** begin PROVIDED INFORMATION **

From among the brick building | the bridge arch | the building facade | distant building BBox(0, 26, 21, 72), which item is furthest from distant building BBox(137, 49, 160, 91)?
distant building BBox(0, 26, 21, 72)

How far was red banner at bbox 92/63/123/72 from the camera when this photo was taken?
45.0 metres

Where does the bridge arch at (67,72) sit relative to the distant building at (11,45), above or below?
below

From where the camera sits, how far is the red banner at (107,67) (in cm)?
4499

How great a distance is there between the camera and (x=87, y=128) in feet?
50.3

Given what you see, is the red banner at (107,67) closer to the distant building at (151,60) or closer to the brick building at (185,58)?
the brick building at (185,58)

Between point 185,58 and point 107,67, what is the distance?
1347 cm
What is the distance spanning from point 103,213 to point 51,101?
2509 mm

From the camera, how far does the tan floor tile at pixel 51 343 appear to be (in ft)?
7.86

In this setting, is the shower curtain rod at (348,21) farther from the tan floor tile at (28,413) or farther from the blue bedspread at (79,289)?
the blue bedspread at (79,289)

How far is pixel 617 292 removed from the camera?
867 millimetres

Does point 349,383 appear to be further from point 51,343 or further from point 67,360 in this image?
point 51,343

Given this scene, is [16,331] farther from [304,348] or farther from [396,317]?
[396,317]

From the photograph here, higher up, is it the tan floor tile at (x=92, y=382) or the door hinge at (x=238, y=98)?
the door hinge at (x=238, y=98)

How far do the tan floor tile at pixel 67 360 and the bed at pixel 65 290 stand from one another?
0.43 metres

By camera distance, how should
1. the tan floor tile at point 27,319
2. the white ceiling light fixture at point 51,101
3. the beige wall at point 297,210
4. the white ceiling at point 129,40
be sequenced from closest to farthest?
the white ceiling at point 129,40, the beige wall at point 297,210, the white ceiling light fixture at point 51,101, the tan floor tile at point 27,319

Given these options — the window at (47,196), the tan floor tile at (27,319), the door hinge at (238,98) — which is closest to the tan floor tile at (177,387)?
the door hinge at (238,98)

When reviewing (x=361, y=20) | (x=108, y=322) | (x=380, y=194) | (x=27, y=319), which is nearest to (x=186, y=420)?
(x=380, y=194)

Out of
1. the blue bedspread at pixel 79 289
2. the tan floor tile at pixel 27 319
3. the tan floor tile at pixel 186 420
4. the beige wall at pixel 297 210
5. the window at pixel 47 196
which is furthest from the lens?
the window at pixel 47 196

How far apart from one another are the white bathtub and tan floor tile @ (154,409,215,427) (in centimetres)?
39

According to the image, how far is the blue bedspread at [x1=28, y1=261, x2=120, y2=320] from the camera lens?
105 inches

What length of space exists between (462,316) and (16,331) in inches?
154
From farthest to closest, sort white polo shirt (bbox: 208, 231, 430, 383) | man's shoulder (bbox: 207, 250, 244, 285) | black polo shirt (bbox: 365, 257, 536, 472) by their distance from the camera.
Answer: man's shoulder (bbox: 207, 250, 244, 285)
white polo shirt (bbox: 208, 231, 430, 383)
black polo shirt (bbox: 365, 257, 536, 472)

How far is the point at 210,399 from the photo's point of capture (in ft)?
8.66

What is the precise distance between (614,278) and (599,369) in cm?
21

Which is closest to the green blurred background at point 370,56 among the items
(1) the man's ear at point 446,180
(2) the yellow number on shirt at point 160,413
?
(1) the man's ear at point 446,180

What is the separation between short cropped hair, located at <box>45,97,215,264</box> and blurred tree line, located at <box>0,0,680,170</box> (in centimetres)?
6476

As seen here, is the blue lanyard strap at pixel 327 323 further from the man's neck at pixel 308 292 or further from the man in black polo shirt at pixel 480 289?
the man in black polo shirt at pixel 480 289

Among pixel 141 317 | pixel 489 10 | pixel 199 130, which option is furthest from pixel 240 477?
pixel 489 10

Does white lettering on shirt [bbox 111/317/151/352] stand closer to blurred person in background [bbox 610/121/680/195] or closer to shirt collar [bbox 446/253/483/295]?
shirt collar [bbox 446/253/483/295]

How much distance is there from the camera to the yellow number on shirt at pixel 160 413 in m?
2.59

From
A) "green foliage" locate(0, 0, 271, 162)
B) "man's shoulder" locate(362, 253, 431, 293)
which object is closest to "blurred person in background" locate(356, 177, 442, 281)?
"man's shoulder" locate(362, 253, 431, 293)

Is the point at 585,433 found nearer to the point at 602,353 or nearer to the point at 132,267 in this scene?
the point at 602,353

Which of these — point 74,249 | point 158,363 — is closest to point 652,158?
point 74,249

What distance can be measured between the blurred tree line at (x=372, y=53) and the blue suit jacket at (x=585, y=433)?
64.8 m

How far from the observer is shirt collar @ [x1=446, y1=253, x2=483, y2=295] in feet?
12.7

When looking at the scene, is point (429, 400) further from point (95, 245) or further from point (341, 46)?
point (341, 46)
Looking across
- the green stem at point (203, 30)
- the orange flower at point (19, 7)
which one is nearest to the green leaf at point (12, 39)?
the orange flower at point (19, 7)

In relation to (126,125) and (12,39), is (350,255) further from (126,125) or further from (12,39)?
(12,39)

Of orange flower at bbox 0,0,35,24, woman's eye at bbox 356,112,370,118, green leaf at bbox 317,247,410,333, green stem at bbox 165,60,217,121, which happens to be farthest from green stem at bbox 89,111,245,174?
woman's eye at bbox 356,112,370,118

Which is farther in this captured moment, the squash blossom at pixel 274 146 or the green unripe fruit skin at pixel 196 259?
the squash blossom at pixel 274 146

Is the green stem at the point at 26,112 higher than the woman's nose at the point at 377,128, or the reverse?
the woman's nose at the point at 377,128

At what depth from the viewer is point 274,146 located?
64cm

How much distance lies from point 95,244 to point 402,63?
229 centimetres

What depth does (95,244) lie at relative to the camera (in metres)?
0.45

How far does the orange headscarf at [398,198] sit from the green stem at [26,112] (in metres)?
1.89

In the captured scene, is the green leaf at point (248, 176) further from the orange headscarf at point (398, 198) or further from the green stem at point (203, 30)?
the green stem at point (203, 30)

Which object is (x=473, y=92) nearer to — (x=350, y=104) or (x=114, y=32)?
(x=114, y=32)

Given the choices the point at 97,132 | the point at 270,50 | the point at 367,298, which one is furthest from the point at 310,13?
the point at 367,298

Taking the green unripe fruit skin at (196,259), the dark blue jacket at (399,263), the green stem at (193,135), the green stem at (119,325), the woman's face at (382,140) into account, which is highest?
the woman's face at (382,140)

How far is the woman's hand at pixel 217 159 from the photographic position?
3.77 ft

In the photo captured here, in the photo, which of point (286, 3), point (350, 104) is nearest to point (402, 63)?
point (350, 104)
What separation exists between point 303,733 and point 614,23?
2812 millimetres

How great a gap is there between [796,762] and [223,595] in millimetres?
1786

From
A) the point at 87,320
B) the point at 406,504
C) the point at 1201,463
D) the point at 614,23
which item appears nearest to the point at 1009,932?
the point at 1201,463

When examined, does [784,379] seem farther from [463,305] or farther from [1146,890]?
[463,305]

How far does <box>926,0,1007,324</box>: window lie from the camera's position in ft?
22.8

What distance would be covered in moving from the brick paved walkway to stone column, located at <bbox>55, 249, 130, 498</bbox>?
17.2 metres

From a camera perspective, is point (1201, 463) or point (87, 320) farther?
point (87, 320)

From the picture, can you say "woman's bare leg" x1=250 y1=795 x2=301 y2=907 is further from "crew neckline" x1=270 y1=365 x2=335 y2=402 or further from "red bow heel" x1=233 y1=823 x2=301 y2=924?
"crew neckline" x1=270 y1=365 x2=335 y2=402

** end PROVIDED INFORMATION **

REQUIRED WORK | Reproduce the full listing above verbatim, keeping every line in its original order.

CORRECT ANSWER |
From among the brick building | the bridge arch | the building facade | distant building BBox(0, 26, 21, 72), which item is furthest from distant building BBox(137, 49, 160, 91)?
distant building BBox(0, 26, 21, 72)

How far was red banner at bbox 92/63/123/72 from the camera when this photo was taken?
45.0 metres

Where does the bridge arch at (67,72) sit relative to the distant building at (11,45), above or below?
below

From where the camera sits, how far is the red banner at (107,67) (in cm)?
4499

How great a distance is there between the camera and (x=87, y=128) in feet?
50.3

Given what you see, is the red banner at (107,67) closer to the distant building at (151,60) or closer to the brick building at (185,58)?
the brick building at (185,58)

Between point 185,58 and point 107,67, what is the distance?
1347 cm
What is the distance spanning from point 103,213 to point 51,101?
2509 mm

From the camera, how far does the tan floor tile at pixel 51 343 appear to be (in ft)?
7.86

In this setting, is the shower curtain rod at (348,21) farther from the tan floor tile at (28,413) or farther from the blue bedspread at (79,289)?
the blue bedspread at (79,289)

How far is pixel 617 292 removed from the camera?
867 millimetres

Does point 349,383 appear to be further from point 51,343 or further from point 67,360 in this image?
point 51,343

Given this scene, is [16,331] farther from [304,348] or farther from [396,317]?
[396,317]

From the photograph here, higher up, is it the tan floor tile at (x=92, y=382) or the door hinge at (x=238, y=98)?
the door hinge at (x=238, y=98)

How far do the tan floor tile at pixel 67 360 and the bed at pixel 65 290 stand from one another?
0.43 metres

By camera distance, how should
1. the tan floor tile at point 27,319
2. the white ceiling light fixture at point 51,101
3. the beige wall at point 297,210
4. the white ceiling at point 129,40
be sequenced from closest to farthest?
the white ceiling at point 129,40, the beige wall at point 297,210, the white ceiling light fixture at point 51,101, the tan floor tile at point 27,319

Given these options — the window at (47,196), the tan floor tile at (27,319), the door hinge at (238,98) — which is closest to the tan floor tile at (177,387)?
the door hinge at (238,98)

When reviewing (x=361, y=20) | (x=108, y=322) | (x=380, y=194) | (x=27, y=319), which is nearest to (x=186, y=420)?
(x=380, y=194)

Out of
1. the blue bedspread at pixel 79 289
2. the tan floor tile at pixel 27 319
3. the tan floor tile at pixel 186 420
4. the beige wall at pixel 297 210
5. the window at pixel 47 196
which is furthest from the lens?
the window at pixel 47 196

How far apart from one another are the white bathtub and tan floor tile @ (154,409,215,427) (in centimetres)?
39

According to the image, how far is the blue bedspread at [x1=28, y1=261, x2=120, y2=320] from the camera lens?
105 inches

What length of space exists between (462,316) and (16,331) in inches?
154
From farthest to closest, sort white polo shirt (bbox: 208, 231, 430, 383) | man's shoulder (bbox: 207, 250, 244, 285) | black polo shirt (bbox: 365, 257, 536, 472) by their distance from the camera.
Answer: man's shoulder (bbox: 207, 250, 244, 285)
white polo shirt (bbox: 208, 231, 430, 383)
black polo shirt (bbox: 365, 257, 536, 472)

How far is the point at 210,399 from the photo's point of capture (in ft)?
8.66

What is the precise distance between (614,278) and (599,369) in cm?
21

Which is closest to the green blurred background at point 370,56 among the items
(1) the man's ear at point 446,180
(2) the yellow number on shirt at point 160,413
?
(1) the man's ear at point 446,180

What is the separation between short cropped hair, located at <box>45,97,215,264</box> and blurred tree line, located at <box>0,0,680,170</box> (in centimetres)?
6476

As seen here, is the blue lanyard strap at pixel 327 323 further from the man's neck at pixel 308 292 or further from the man in black polo shirt at pixel 480 289?
the man in black polo shirt at pixel 480 289

Among pixel 141 317 | pixel 489 10 | pixel 199 130, which option is furthest from pixel 240 477?
pixel 489 10

Does white lettering on shirt [bbox 111/317/151/352] stand closer to blurred person in background [bbox 610/121/680/195] or closer to shirt collar [bbox 446/253/483/295]?
shirt collar [bbox 446/253/483/295]

How much distance is there from the camera to the yellow number on shirt at pixel 160 413 in m?
2.59

From
A) "green foliage" locate(0, 0, 271, 162)
B) "man's shoulder" locate(362, 253, 431, 293)
which object is closest to "blurred person in background" locate(356, 177, 442, 281)?
"man's shoulder" locate(362, 253, 431, 293)

Is the point at 585,433 found nearer to the point at 602,353 or nearer to the point at 132,267 in this scene?
the point at 602,353

Which of these — point 74,249 | point 158,363 — is closest to point 652,158?
point 74,249

What distance can be measured between the blurred tree line at (x=372, y=53) and the blue suit jacket at (x=585, y=433)?
64.8 m

How far from the observer is shirt collar @ [x1=446, y1=253, x2=483, y2=295] in feet?
12.7

When looking at the scene, is point (429, 400) further from point (95, 245) or further from point (341, 46)?
point (341, 46)
Looking across
- the green stem at point (203, 30)
- the orange flower at point (19, 7)
which one is nearest to the green leaf at point (12, 39)?
the orange flower at point (19, 7)

In relation to (126,125) and (12,39), is (350,255) further from (126,125) or further from (12,39)?
(12,39)

Of orange flower at bbox 0,0,35,24, woman's eye at bbox 356,112,370,118, green leaf at bbox 317,247,410,333, green stem at bbox 165,60,217,121, which happens to be farthest from green stem at bbox 89,111,245,174?
woman's eye at bbox 356,112,370,118

Which is farther in this captured moment, the squash blossom at pixel 274 146 or the green unripe fruit skin at pixel 196 259?
the squash blossom at pixel 274 146

Is the green stem at the point at 26,112 higher than the woman's nose at the point at 377,128, or the reverse?
the woman's nose at the point at 377,128

At what depth from the viewer is point 274,146 located?
64cm

How much distance lies from point 95,244 to point 402,63?
229 centimetres

What depth does (95,244) lie at relative to the camera (in metres)?
0.45

How far does the orange headscarf at [398,198] sit from the green stem at [26,112] (in metres)?
1.89

In the captured scene, is the green leaf at point (248, 176) further from the orange headscarf at point (398, 198) or further from the green stem at point (203, 30)?
the green stem at point (203, 30)

Which object is (x=473, y=92) nearer to — (x=350, y=104) or (x=114, y=32)?
(x=114, y=32)

Given the choices the point at 97,132 | the point at 270,50 | the point at 367,298, which one is furthest from the point at 310,13?
the point at 367,298

Taking the green unripe fruit skin at (196,259), the dark blue jacket at (399,263), the green stem at (193,135), the green stem at (119,325), the woman's face at (382,140) into account, which is highest?
the woman's face at (382,140)

How far is the woman's hand at pixel 217 159 from the photographic position?
3.77 ft

In the photo captured here, in the photo, which of point (286, 3), point (350, 104) is nearest to point (402, 63)?
point (350, 104)
What separation exists between point 303,733 and point 614,23?
2812 millimetres

How great a gap is there between [796,762] and [223,595] in millimetres?
1786

From
A) the point at 87,320
B) the point at 406,504
C) the point at 1201,463
D) the point at 614,23
which item appears nearest to the point at 1009,932?
the point at 1201,463

When examined, does [784,379] seem farther from [463,305] or farther from [1146,890]?
[463,305]

How far does <box>926,0,1007,324</box>: window lie from the camera's position in ft?
22.8

What distance would be covered in moving from the brick paved walkway to stone column, located at <bbox>55, 249, 130, 498</bbox>?
17.2 metres

From a camera perspective, is point (1201, 463) or point (87, 320) farther?
point (87, 320)

From the picture, can you say "woman's bare leg" x1=250 y1=795 x2=301 y2=907 is further from "crew neckline" x1=270 y1=365 x2=335 y2=402 or further from "red bow heel" x1=233 y1=823 x2=301 y2=924?
"crew neckline" x1=270 y1=365 x2=335 y2=402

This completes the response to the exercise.